6 may 2006

Desde la década de los setenta, las familias menguan. Hoy por hoy, España no sólo no garantiza el relevo generacional, sino que nos encontramos a la cola del mundo en cuanto a número de hijos. En pocos años, incluso recurriendo a los inmigrantes, nuestro suelo patrio se habrá convertido en un inmenso geriátrico, poniendo en serio peligro el sistema de pensiones y la viabilidad de nuestra economía.

Ha llegado el momento de buscar soluciones, pero para ello debemos echar la vista atrás y analizar las causas de este miedo social hacia la procreación, que en muchos lugares –sobre todo cuando es repetida- pasa de ser una bendición de Dios a considerase una locura e, incluso, una afrenta a la prudencia que dicta la cultura del bienestar.

Entre sus muchas causas, que podremos ahondar en sucesivos artículos, destaca el precio desorbitado de la vivienda.

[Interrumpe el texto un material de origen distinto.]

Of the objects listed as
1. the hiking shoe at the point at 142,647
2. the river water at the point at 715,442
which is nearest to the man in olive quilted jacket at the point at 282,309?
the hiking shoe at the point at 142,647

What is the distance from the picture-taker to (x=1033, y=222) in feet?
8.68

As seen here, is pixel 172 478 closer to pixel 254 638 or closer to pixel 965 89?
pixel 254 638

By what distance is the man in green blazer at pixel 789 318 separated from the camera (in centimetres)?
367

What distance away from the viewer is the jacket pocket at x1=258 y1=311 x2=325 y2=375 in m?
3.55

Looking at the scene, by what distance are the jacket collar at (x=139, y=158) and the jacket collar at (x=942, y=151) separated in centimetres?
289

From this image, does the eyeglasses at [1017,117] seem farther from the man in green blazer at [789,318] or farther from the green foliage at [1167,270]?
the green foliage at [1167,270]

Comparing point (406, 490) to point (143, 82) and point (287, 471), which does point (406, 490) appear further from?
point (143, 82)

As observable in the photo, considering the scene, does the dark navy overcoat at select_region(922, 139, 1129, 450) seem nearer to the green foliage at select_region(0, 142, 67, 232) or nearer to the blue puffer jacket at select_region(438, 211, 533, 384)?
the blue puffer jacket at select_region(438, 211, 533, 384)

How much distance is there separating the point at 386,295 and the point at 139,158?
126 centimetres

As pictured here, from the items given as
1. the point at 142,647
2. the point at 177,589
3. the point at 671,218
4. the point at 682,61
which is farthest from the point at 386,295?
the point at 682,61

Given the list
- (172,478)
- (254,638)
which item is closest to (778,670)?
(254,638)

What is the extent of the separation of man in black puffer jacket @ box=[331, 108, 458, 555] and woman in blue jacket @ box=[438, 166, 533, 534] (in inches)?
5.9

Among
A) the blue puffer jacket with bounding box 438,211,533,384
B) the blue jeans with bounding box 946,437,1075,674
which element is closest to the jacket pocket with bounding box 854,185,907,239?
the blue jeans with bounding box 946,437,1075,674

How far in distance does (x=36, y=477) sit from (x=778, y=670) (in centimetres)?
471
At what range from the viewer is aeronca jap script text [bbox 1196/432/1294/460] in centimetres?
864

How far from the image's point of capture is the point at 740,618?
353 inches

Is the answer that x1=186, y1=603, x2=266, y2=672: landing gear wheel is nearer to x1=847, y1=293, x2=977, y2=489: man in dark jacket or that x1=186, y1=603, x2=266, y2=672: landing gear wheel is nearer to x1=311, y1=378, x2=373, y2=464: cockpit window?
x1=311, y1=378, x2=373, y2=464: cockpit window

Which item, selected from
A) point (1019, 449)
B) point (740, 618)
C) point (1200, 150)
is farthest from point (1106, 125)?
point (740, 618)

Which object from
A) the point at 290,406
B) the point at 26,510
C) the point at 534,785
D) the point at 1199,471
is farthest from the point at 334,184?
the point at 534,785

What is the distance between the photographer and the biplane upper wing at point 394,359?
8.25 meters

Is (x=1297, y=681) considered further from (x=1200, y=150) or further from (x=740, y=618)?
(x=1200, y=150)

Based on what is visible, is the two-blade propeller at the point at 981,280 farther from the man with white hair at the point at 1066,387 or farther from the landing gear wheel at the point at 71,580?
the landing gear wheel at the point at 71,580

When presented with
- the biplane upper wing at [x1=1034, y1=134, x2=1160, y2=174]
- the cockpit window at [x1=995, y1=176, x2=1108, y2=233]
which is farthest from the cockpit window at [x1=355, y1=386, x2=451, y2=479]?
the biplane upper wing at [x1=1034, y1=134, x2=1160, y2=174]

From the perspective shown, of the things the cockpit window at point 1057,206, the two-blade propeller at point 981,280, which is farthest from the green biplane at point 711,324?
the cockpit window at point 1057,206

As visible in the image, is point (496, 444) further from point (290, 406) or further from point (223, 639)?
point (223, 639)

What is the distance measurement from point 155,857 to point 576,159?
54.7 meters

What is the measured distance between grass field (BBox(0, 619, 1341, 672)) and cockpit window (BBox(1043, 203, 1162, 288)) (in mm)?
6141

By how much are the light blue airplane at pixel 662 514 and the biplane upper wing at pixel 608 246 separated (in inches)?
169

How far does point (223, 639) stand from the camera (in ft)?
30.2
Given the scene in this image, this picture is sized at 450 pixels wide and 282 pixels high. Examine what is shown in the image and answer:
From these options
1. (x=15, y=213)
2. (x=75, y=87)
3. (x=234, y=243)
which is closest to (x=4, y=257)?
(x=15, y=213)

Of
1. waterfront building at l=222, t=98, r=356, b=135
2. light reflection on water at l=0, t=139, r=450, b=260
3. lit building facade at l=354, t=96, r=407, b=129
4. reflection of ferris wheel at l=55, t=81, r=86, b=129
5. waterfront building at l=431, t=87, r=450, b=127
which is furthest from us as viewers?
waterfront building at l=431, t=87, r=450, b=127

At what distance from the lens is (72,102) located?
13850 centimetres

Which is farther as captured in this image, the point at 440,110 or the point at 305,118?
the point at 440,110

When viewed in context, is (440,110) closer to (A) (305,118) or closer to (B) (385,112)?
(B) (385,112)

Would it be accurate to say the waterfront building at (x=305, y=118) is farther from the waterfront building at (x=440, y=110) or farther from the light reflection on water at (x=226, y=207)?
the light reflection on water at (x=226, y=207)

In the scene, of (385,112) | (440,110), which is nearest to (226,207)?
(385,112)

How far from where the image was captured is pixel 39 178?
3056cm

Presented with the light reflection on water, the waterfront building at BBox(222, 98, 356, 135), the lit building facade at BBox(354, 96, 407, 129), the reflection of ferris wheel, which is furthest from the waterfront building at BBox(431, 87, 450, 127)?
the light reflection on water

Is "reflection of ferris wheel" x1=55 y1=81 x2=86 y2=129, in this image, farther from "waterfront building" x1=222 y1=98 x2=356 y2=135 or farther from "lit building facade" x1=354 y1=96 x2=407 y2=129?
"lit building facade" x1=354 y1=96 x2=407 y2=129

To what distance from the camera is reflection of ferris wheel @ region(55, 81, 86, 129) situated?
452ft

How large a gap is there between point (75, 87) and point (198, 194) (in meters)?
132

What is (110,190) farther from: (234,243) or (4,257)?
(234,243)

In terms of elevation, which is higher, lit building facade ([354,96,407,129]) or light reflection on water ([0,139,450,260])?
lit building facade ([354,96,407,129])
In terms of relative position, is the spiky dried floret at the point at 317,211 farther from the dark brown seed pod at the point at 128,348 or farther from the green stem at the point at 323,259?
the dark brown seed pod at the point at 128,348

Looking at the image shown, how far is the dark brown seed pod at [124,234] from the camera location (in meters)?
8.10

Si para adquirir una casa con sólo dos habitaciones es necesario hipotecarse hasta el carnet de identidad, se comprende la prevención de los jóvenes a la llegada de los niños, ya que si el primero es varón y la segunda chica –por poner un ejemplo-, no nos quedaría otra solución que habilitar el salón como dormitorio, bajar del techo del cuarto de baño una cama plegable o hacer del tendedero una “solución habitacional” como las que propone la ministra, en donde el tambor de la lavadora sirva también para echar una cabezada.Lo cierto es que todavía hay quien está dispuesto a echarle un pulso a este mundo viejo, es decir, quien se toma con buen humor y confianza en el porvenir la aventura del amor, y no duda dejar paso a la vida una y otra vez. Conozco ejemplos para todos los gustos, desde aquel matrimonio que económicamente puede permitirse la llegada de un tercer, cuarto y quinto hijo, hasta aquel otro que debe hacer encaje de bolillos para que, con una economía más que discreta, puedan vestir y alimentar a los diez miembros de la familia.

En todo caso, la mía también ha crecido. Ya somos cinco, y el piso de recién casados se nos queda pequeño. Da lástima desprenderse del lugar en el que han crecido mis tres hijos mayores, con sus huellas de mermelada en algunos recovecos del salón y el impacto imborrable de sus primeros pasos, o de aquellos juguetes con los que llenaron las horas lánguidas del invierno. Pero no cabemos, por más que sea instructivo compartir con ellos el cuarto de baño y haber convertido la sala de estar en una leonera que lo mismo se utiliza para ver una película de Pinocho, que para celebrar un cumpleaños, construir un castillo de Lego o recibir a nuestros amigos a la hora de la cena.

Son muchas las vueltas y revueltas que hemos dado antes de dar el paso. Si comprar una casa es un salto al vacío, pretender sumar algunos metros en una nueva vivienda y con la prole a la espalda no deja de ser otro salto, pero esta vez con antifaz y sin red. Piensas en los años que vas a quedar ligado al banco y se te despierta una taquicardia. Analizas el dinero que pagas por una nueva habitación y el cabello se te pinta de blanco. Mas aun así, por más que las políticas de protección a la familia (al futuro de España, el único futuro) brillen por su ausencia, el reto merece la pena. No por la vivienda, sino por esta apuesta por la vida, por el proyecto que trae cada niño al nacer.

Cuando mis hijos y los tuyos se hagan adultos, tal vez España se haya convertido en ese gran geriátrico que prometen los estudios de demografía. Pero entonces existirán tal cantidad de pisos desocupados que los precios se habrán equilibrado. Y adivino ayudas sustanciosas destinadas a las mujeres y los hombres valientes. Tal vez así, logremos rejuvenecer este inquieto porvenir.